HDRN Canada launches learning series with a crash course in federated analysis
“This series has been long in the making,” remarked Dr. Kim McGrail, Scientific Director of HDRN Canada, as she kicked off the inaugural session of the Federated Analysis: State of the Science Collective Learning Series. Curated by HDRN Canada, this seven-part limited series offers an in-depth exploration of federated analysis, from the current practice of distributed analysis to artificial intelligence and federated learning — unprecedented in the Canadian context.
To build the series, HDRN Canada pulled together a steering committee of academic and industry experts in data analysis, data linkage, health services research, health equity, and biostatistics from across Canada, led by Dr. Kim McGrail, HDRN Canada Scientific Director. “Pretty early on in the planning of this series, we realized certain critical elements were missing, such as common definitions for the type of data analyses that we used,” explained Dr. McGrail.
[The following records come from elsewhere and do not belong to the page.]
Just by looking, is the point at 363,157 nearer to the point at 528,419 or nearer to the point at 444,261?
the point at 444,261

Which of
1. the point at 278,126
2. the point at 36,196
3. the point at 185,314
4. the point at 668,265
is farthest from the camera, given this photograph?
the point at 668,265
We’re not saying that federated analysis is going to take over and be the only way that we use data, but more options can make more things possible. ~ Dr. Kim McGrail, HDRN Canada CEO
Pooled analysis, for example, is the analysis of individual data that are combined from multiple locations and/or multiple different sources of data. “This is what we think of as the traditional analysis when we’re doing multi-regional research. We put all the data in a single place—it’s pooled,” said McGrail. “Distributed data is the idea that they are stored across multiple organizations, institutions or data centres, whereas federated data is distributed data that are able to be analyzed together while remaining separate.”
With new developments in statistical analysis, federated analysis can be a powerful tool for researchers, added Dr. McGrail, noting that it’s not a one-size-fits-all method but rather an additional option for data analysis. “We’re not assuming that there’s any one particular approach that’s a single solution or a silver bullet. We’re not saying that federated analysis is going to take over and be the only way that we use data, but more options can make more things possible,” she said.
How do we approach federated analysis? Three components are needed according to Dr. Robert Platt, CNODES Executive Co-Lead: consistency of a common protocol and analytic plan, data harmonization, and a common data model. “This means everybody’s working from exactly the same protocol and analytic steps,” said Platt. “We standardize the data using this common protocol approach so that those datasets all look fairly identical.” These are the first steps of making data ready, interoperable and reusable for analysis. In other words, harmonization or standardization of the data is key to building a common data model, a standardized logical infrastructure organizing and operating data from many sources, with analytic code that can be run in any province or territory across the country.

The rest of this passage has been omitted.